KVM: Move gfn_to_pfn_cache invalidation to invalidate_range_end hook

author David Woodhouse <dwmw@amazon.co.uk>

Fri, 2 Aug 2024 23:03:41 +0000 (00:03 +0100)

committer David Woodhouse <dwmw@amazon.co.uk>

Tue, 20 Aug 2024 19:48:42 +0000 (20:48 +0100)
author David Woodhouse <dwmw@amazon.co.uk>
Fri, 2 Aug 2024 23:03:41 +0000 (00:03 +0100)
committer David Woodhouse <dwmw@amazon.co.uk>
Tue, 20 Aug 2024 19:48:42 +0000 (20:48 +0100)
diff --git a/include/linux/kvm_host.h b/include/linux/kvm_host.h

index 79a6b1a63027a410559187bfc0d0722516be9316..a0739c343da5deacecaf843d946edcfcf5fbea58 100644 (file)
--- a/include/linux/kvm_host.h
+++ b/include/linux/kvm_host.h
@@ -770,6 +770,9 @@ struct kvm {
         /* For management / invalidation of gfn_to_pfn_caches */
         spinlock_t gpc_lock;
         struct list_head gpc_list;
+       u64 mmu_gpc_invalidate_range_start;
+       u64 mmu_gpc_invalidate_range_end;
+       wait_queue_head_t gpc_invalidate_wq;
  
         /*
          * created_vcpus is protected by kvm->lock, and is incremented
diff --git a/include/linux/kvm_types.h b/include/linux/kvm_types.h

index 827ecc0b7e10a8ebfb2f27fbbc43f96127abf247..4d8fbd87c3209dc871ed10d66398be931d5739cc 100644 (file)
--- a/include/linux/kvm_types.h
+++ b/include/linux/kvm_types.h
@@ -69,6 +69,7 @@ struct gfn_to_pfn_cache {
         void *khva;
         kvm_pfn_t pfn;
         bool active;
+       bool needs_invalidation;
         bool valid;
  };
  
diff --git a/virt/kvm/kvm_main.c b/virt/kvm/kvm_main.c

index 92901656a0d413651741ebd069d335f8f5f161be..01cde62841802d00fd8355786cf32c57558c1a82 100644 (file)
--- a/virt/kvm/kvm_main.c
+++ b/virt/kvm/kvm_main.c
@@ -775,20 +775,26 @@ static int kvm_mmu_notifier_invalidate_range_start(struct mmu_notifier *mn,
          */
         spin_lock(&kvm->mn_invalidate_lock);
         kvm->mn_active_invalidate_count++;
+       if (likely(kvm->mn_active_invalidate_count == 1)) {
+               kvm->mmu_gpc_invalidate_range_start = range->start;
+               kvm->mmu_gpc_invalidate_range_end = range->end;
+       } else {
+               /*
+                * Fully tracking multiple concurrent ranges has diminishing
+                * returns. Keep things simple and just find the minimal range
+                * which includes the current and new ranges. As there won't be
+                * enough information to subtract a range after its invalidate
+                * completes, any ranges invalidated concurrently will
+                * accumulate and persist until all outstanding invalidates
+                * complete.

> _RAW DATA_:
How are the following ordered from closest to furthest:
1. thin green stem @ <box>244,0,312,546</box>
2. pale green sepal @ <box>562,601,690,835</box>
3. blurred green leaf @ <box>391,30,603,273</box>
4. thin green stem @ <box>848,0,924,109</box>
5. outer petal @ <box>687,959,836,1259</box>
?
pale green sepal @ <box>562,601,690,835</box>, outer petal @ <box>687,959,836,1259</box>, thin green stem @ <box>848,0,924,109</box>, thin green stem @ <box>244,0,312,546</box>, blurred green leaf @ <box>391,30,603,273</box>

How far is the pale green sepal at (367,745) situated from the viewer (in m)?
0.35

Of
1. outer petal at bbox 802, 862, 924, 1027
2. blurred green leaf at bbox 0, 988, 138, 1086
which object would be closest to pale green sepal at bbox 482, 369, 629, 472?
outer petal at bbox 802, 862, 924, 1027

> _GIVEN PROBLEM_: Continue the KVM commit diff from the point where it stops. The material has no connection to the KVM commit diff.

> _TASK RESULT_:
+                */
+               kvm->mmu_gpc_invalidate_range_start =
+                       min(kvm->mmu_gpc_invalidate_range_start, range->start);
+               kvm->mmu_gpc_invalidate_range_end =
+                       max(kvm->mmu_gpc_invalidate_range_end, range->end);
+       }
         spin_unlock(&kvm->mn_invalidate_lock);
  
-       /*
-        * Invalidate pfn caches _before_ invalidating the secondary MMUs, i.e.
-        * before acquiring mmu_lock, to avoid holding mmu_lock while acquiring
-        * each cache's lock.  There are relatively few caches in existence at
-        * any given time, and the caches themselves can check for hva overlap,
-        * i.e. don't need to rely on memslot overlap checks for performance.
-        * Because this runs without holding mmu_lock, the pfn caches must use
-        * mn_active_invalidate_count (see above) instead of
-        * mmu_invalidate_in_progress.
-        */
-       gfn_to_pfn_cache_invalidate_start(kvm, range->start, range->end);
-
         /*
          * If one or more memslots were found and thus zapped, notify arch code
          * that guest memory has been reclaimed.  This needs to be done *after*
@@ -842,19 +848,33 @@ static void kvm_mmu_notifier_invalidate_range_end(struct mmu_notifier *mn,
  
         __kvm_handle_hva_range(kvm, &hva_range);
  
+       /*
+        * It's safe to invalidate the gfn_to_pfn_caches from this 'end'
+        * hook, because hva_to_pfn_retry() will wait until no active
+        * invalidations could be affecting the corresponding uHVA
+        * before before allowing a newly mapped GPC to become valid.
+        */
+       gfn_to_pfn_cache_invalidate(kvm, range->start, range->end);
+
         /* Pairs with the increment in range_start(). */
         spin_lock(&kvm->mn_invalidate_lock);
         if (!WARN_ON_ONCE(!kvm->mn_active_invalidate_count))
                 --kvm->mn_active_invalidate_count;
         wake = !kvm->mn_active_invalidate_count;
+       if (wake) {
+               kvm->mmu_gpc_invalidate_range_start = KVM_HVA_ERR_BAD;
+               kvm->mmu_gpc_invalidate_range_end = KVM_HVA_ERR_BAD;
+       }
         spin_unlock(&kvm->mn_invalidate_lock);
  
         /*
          * There can only be one waiter, since the wait happens under
          * slots_lock.
          */
-       if (wake)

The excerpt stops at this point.